(What the exercise asks)
Report only the number of lines in the records below that contain the string "instances". Case counts, so only matches with the same capitalization qualify.

(Information provided)
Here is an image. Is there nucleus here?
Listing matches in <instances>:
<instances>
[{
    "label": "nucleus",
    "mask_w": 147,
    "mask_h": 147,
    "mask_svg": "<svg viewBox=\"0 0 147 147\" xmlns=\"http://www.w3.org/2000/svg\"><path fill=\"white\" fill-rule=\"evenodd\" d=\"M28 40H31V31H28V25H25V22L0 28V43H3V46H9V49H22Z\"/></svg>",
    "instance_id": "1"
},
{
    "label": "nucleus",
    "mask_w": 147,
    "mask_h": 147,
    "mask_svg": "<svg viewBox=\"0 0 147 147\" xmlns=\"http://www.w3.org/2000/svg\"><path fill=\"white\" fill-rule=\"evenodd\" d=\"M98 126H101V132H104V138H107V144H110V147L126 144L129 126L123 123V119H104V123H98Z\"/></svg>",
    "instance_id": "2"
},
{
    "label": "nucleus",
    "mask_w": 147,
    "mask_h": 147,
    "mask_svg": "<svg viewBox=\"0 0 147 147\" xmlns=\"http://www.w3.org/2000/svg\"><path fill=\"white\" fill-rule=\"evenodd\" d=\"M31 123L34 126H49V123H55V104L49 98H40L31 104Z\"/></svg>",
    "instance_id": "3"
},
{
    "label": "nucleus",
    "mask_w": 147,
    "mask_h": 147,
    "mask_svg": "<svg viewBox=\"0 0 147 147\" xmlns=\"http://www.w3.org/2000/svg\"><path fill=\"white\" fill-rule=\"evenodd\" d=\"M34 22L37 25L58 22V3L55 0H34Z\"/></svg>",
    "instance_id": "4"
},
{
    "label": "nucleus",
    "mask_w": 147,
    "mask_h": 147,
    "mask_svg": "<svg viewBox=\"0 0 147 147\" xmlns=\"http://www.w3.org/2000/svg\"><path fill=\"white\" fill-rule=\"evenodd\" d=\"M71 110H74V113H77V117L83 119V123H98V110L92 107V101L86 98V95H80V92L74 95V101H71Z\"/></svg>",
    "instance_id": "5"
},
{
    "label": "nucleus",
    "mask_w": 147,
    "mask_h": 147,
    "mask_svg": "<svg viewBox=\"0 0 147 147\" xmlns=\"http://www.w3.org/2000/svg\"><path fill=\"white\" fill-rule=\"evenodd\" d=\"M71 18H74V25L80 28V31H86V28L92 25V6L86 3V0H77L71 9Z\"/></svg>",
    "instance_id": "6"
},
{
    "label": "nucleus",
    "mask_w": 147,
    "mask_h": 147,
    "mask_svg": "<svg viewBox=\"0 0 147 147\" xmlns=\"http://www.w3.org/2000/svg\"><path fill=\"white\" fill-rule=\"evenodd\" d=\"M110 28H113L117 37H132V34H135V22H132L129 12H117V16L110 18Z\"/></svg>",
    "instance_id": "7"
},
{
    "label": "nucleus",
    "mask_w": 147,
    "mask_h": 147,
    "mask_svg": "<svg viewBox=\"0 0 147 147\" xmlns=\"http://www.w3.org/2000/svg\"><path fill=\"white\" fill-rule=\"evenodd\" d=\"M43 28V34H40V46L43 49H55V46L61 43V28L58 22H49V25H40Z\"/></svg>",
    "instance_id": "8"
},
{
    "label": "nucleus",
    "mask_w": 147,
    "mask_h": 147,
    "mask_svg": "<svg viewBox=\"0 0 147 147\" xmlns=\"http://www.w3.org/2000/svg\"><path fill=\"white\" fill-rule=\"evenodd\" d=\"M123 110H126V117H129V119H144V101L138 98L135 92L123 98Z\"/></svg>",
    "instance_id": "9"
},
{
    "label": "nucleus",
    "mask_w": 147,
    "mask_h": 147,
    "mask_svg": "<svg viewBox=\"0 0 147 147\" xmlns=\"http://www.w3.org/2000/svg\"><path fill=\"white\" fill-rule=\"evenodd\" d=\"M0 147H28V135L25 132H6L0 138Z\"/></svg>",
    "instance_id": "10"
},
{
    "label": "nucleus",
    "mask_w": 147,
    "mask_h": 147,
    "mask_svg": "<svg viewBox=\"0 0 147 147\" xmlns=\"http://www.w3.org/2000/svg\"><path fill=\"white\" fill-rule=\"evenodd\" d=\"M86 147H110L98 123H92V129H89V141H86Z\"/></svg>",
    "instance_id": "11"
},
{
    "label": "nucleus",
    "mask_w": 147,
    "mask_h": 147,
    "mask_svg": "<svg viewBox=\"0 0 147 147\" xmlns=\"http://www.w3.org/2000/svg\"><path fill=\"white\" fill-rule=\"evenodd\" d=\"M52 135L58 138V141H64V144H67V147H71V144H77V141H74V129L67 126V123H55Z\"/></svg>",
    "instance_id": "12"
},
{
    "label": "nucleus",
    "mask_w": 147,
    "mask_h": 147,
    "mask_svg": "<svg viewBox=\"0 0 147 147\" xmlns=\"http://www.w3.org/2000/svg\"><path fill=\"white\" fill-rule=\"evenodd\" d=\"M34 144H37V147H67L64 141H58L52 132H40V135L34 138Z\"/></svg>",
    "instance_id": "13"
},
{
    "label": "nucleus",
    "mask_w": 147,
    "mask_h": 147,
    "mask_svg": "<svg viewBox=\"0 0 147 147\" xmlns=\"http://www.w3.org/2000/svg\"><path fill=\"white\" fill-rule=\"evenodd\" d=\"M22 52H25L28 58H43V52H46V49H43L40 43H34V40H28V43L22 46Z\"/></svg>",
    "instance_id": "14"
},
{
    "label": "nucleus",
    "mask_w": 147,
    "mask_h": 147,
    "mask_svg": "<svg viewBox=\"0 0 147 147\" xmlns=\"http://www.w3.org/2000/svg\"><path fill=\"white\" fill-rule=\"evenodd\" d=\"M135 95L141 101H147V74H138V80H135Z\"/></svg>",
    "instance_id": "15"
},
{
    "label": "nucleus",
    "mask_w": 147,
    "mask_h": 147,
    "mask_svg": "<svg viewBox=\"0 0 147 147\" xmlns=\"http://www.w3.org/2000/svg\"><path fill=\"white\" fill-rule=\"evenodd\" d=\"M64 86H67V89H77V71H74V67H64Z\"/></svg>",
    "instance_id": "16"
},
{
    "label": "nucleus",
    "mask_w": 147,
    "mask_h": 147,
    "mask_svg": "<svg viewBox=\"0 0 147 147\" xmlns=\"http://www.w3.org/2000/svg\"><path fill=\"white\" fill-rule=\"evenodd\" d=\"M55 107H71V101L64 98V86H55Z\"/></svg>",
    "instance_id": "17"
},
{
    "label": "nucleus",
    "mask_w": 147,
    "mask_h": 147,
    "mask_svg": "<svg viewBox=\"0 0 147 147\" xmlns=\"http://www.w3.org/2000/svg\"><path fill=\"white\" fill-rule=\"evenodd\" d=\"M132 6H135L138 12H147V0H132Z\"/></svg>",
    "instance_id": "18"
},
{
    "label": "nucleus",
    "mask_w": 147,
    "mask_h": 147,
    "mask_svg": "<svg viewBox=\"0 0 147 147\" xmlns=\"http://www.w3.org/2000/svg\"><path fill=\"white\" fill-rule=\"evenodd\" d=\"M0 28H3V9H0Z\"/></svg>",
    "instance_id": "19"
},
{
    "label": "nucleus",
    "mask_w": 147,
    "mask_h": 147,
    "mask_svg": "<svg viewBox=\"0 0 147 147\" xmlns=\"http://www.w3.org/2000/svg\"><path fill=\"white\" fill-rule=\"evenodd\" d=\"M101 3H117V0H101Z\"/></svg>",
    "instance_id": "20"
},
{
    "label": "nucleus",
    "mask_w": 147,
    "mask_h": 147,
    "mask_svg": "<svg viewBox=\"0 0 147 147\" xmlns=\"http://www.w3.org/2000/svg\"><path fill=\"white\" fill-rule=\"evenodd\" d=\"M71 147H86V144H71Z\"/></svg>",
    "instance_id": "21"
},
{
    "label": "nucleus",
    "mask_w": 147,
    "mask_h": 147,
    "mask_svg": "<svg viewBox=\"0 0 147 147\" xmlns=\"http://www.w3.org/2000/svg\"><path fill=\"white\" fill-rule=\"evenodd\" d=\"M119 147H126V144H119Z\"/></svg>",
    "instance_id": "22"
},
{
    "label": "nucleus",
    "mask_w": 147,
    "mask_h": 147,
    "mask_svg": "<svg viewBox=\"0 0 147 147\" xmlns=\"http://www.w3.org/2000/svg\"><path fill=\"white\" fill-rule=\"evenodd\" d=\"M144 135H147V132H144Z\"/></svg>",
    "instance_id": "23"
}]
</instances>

---

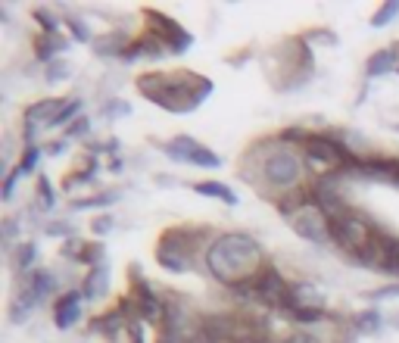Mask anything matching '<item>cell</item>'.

(Expected answer)
3